Déficit Primário do Governo Central Atinge R$ 53,3 Bilhões em Maio de 2026

O Tesouro Nacional divulgou nesta segunda-feira (29) que o Governo Central registrou um déficit primário de R$ 53,3 bilhões em maio de 2026. Este resultado, que inclui as contas do Tesouro Nacional, da Previdência Social e do Banco Central, representa o pior desempenho para o mês desde 2024, considerando os valores ajustados pela inflação.

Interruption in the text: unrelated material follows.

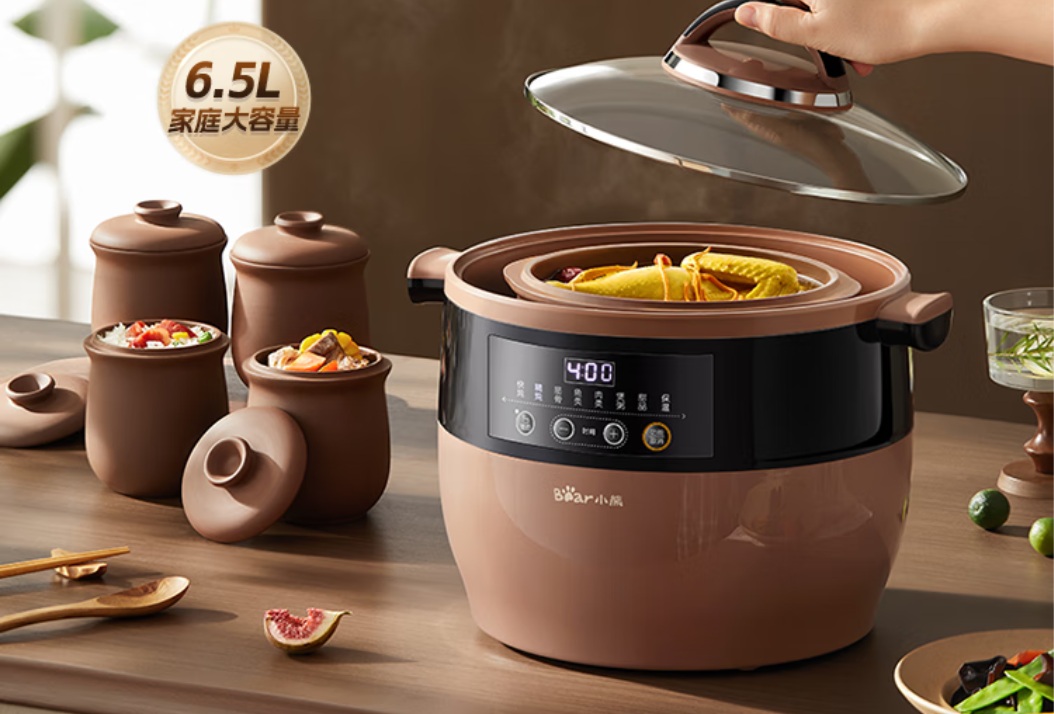 Bear Rice Cooker: A Perfect Blend of Smart Convenience and Health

Compreendendo o Déficit Primário
O conceito de déficit primário se refere à situação em que as despesas do governo superam suas receitas, excluindo os gastos relacionados ao pagamento de juros da dívida pública. Em comparação com o mesmo mês do ano anterior, onde o déficit foi de R$ 40,2 bilhões, a situação atual reflete um aumento significativo, evidenciando um crescimento nos gastos que superou a arrecadação.
Análise dos Números
Os dados financeiros de maio mostram que a receita líquida totalizou R$ 198 bilhões, enquanto as despesas alcançaram R$ 251,2 bilhões. Esse cenário resulta em um déficit acumulado nos últimos 12 meses de R$ 142,3 bilhões, correspondente a 1,06% do PIB. As despesas aumentaram 9,4% em relação ao ano anterior, superando o crescimento da arrecadação, que foi de 5,5%.
Fatores que Contribuíram para o Resultado
O principal responsável pelo déficit foi o aumento das despesas, que avançaram mais rapidamente do que a arrecadação. O Tesouro Nacional destacou que as despesas discricionárias, que incluem custos operacionais e investimentos, foram as mais impactantes. Em maio, essas despesas cresceram em R$ 16,7 bilhões, com investimentos apresentando um aumento real de 73,9%.
Desempenho da Arrecadação Federal
Apesar do déficit, a arrecadação federal em maio teve um desempenho positivo, totalizando R$ 266,8 bilhões, o maior valor para o mês desde 2000. Entre os tributos que contribuíram para esse crescimento, destacam-se a Contribuição Social sobre Lucro Líquido (CSLL), com um aumento de 36,7%, e o Imposto sobre Operações Financeiras (IOF), que cresceu 30,4%. No entanto, os dividendos recebidos de empresas estatais caíram para R$ 2,3 bilhões, uma queda acentuada em relação aos R$ 9,6 bilhões do ano anterior.
Impacto dos Precatórios e Emendas
O pagamento de precatórios também teve um papel importante na formação do déficit. Em maio de 2025, esses pagamentos foram realizados, enquanto em 2026 foram adiados para junho. Essa mudança afetou diversas categorias de despesas, incluindo benefícios previdenciários e encargos sociais, que apresentaram aumentos significativos. Além disso, as emendas parlamentares aceleraram, com o orçamento de 2026 prevendo R$ 49,9 bilhões, sendo R$ 37,8 bilhões destinados a despesas obrigatórias.
Visão Geral do Acumulado do Ano
No acumulado de janeiro a maio de 2026, o governo central registrou um déficit de R$ 44,4 bilhões, contrastando com um superávit de R$ 32,9 bilhões no mesmo período do ano anterior. Este resultado reflete o maior déficit nos primeiros cinco meses do ano desde 2020, em meio à pandemia de COVID-19. A receita líquida alcançou R$ 1,059 trilhão, enquanto as despesas totalizaram R$ 1,104 trilhão.
Perspectivas Fiscais para 2026
A meta fiscal para 2026 estipula um superávit primário de cerca de R$ 34,3 bilhões, embora exista uma margem de tolerância que permite que o resultado final chegue a zero. Entretanto, a projeção atual indica uma possível conclusão do ano com um déficit em torno de R$ 60,3 bilhões, considerando as despesas excepcionais previstas em lei.
Reflexões sobre o Cenário Fiscal
O secretário do Tesouro Nacional, Daniel Leal, assegurou que os resultados estão alinhados com as expectativas do governo e não comprometem a previsão fiscal para o ano. Contudo, a diferença entre receitas e despesas permanece como o principal desafio a ser enfrentado para alcançar o equilíbrio das contas públicas em 2026.